Bone marrow stromal cell-derived growth inhibitor inhibits growth and migration of breast cancer cells via induction of cell cycle arrest and apoptosis (Publication with Expression of Concern. See vol. 295, pg. 8876, 2020) (Withdrawn Publication. See vol. 296, 2021)

Genes encoding growth-inhibitory proteins are postulated to be candidate tumor suppressors. The identification of such proteins may benefit the early diagnosis and therapy of tumors. Here we report the cloning and functional characterization of a novel human bone marrow stromal cell (BMSC)-derived growth inhibitor (BDGI) by large scale random sequencing of a human BMSC cDNA library. Human BDGI cDNA encodes a 477-amino acid residue protein that shares high homology with rat and mouse pregnancy-induced growth inhibitors. The C-terminal of BDGI is identical to a novel human pregnancy-induced growth inhibitor, OKL38. BDGI is also closely related to many other eukaryotic proteins, which together form a novel and highly conserved family of BDGI-like proteins. BDGI overexpression inhibits the proliferation, decreases anchorage-dependent growth, and reduces migration of MCF-7 human breast cancer cells, whereas down-regulation of BDGI expression promotes the proliferation of MCF-7 and HeLa cervix epitheloid carcinoma cells.

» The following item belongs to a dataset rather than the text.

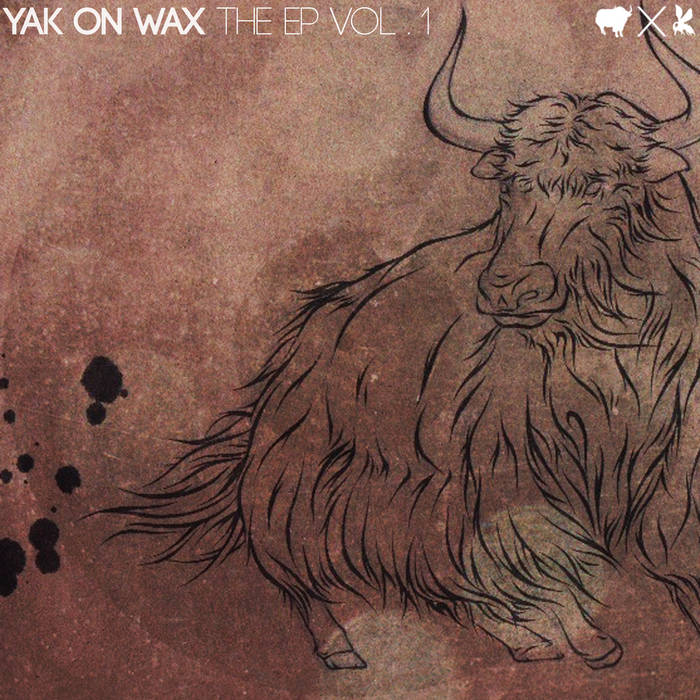 YAK ON WAX The EP Vol. 1 cover art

Interestingly, the inhibitory effect of BDGI on MCF-7 cells is more potent than that of OKL38. We demonstrate that BDGI induces cell cycle arrest in S phase and subsequent apoptosis of MCF-7 cells, which is likely to account for the antiproliferative effects of BDGI. This process may involve up-regulation of p27(Kip1) and down-regulation of cyclin A, Bcl-2, and Bcl-xL. The inhibitory effect of BDGI on cell proliferation and the induction of apoptosis were also observed in A549 lung cancer cells but not HeLa cells. These results indicate that BDGI might be a growth inhibitor for human tumor cells, especially breast cancer cells, possibly contributing to the development of new therapeutic strategies for breast cancer.